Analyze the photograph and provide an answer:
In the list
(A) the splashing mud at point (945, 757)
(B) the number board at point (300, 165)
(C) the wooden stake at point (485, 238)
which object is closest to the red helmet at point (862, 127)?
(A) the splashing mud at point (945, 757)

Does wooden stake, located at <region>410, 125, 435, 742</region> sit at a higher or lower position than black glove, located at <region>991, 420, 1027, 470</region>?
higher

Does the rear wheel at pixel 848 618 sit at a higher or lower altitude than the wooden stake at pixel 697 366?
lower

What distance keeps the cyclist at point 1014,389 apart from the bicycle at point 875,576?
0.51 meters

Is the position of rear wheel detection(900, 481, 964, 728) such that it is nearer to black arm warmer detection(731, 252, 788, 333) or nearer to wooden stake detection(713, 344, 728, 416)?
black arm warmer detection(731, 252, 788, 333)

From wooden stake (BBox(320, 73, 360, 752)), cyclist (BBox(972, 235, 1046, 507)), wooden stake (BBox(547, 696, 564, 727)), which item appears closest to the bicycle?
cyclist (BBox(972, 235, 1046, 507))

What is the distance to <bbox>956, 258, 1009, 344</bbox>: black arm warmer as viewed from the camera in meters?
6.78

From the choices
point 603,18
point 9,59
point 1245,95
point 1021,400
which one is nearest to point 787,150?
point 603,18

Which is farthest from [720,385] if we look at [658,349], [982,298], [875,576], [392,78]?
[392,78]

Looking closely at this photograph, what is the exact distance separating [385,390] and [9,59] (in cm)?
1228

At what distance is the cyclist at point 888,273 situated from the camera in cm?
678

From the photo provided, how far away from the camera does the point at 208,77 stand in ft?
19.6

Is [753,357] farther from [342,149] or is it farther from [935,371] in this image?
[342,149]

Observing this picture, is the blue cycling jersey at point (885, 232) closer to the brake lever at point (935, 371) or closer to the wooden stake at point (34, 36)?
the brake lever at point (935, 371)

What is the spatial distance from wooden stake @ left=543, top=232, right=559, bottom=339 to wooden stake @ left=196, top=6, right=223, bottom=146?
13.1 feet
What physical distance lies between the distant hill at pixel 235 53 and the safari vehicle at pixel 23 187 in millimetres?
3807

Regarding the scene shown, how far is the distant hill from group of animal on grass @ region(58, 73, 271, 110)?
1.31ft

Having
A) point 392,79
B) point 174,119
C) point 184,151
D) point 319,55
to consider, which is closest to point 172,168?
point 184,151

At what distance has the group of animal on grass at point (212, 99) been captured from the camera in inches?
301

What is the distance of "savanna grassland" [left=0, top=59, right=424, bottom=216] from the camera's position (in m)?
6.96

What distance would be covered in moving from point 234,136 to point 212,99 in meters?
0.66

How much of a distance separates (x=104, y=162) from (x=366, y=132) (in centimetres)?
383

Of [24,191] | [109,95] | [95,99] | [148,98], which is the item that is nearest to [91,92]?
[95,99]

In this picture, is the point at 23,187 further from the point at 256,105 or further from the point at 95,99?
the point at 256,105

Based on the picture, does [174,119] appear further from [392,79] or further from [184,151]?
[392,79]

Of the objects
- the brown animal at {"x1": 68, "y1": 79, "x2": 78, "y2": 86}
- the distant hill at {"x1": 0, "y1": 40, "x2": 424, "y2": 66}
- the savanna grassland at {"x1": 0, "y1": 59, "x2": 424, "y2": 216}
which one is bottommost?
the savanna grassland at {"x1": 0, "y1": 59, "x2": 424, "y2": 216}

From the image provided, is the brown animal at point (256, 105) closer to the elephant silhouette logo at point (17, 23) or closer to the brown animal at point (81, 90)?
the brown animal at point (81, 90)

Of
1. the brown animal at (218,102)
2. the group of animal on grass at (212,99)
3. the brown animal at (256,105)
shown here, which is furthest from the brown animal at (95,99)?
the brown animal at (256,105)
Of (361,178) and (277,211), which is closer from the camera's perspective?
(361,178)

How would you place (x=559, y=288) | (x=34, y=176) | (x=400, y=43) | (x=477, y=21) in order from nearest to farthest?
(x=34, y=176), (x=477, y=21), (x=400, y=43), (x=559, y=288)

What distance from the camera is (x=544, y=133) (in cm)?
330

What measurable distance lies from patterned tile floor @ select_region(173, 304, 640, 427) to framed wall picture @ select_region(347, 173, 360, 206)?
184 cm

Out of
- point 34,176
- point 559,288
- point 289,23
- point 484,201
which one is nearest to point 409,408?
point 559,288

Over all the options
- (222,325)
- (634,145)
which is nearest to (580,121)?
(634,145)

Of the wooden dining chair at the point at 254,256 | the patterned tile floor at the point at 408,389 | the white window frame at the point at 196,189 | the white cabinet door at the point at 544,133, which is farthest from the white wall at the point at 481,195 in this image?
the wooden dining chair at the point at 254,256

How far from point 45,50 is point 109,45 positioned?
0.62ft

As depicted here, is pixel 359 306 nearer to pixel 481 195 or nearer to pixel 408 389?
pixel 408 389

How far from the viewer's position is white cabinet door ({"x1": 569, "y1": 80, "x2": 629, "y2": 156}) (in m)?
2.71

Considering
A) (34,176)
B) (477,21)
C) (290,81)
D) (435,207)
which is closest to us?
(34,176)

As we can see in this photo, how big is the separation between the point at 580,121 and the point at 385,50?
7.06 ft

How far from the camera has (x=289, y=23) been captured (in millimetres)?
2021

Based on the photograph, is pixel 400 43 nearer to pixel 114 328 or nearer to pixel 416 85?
········
What the task asks: Copy the material word for word, starting with the line that contains "Of the wooden" and going on through the last line of the material.

Task response:
Of the wooden dining chair at the point at 254,256 | the patterned tile floor at the point at 408,389 | the white window frame at the point at 196,189 | the white cabinet door at the point at 544,133, which is farthest from the white wall at the point at 481,195 in this image?
the wooden dining chair at the point at 254,256

How far from point 45,50 is point 109,45 positioned?
0.62ft

As depicted here, is pixel 359 306 nearer to pixel 481 195 or nearer to pixel 408 389?
pixel 408 389

How far from the viewer's position is white cabinet door ({"x1": 569, "y1": 80, "x2": 629, "y2": 156}) (in m)?
2.71

Considering
A) (34,176)
B) (477,21)
C) (290,81)
D) (435,207)
which is closest to us?
(34,176)

As we can see in this photo, how big is the separation between the point at 580,121 and the point at 385,50?
7.06 ft

How far from the camera has (x=289, y=23) been captured (in millimetres)?
2021

Based on the photograph, is pixel 400 43 nearer to pixel 114 328 or nearer to pixel 416 85?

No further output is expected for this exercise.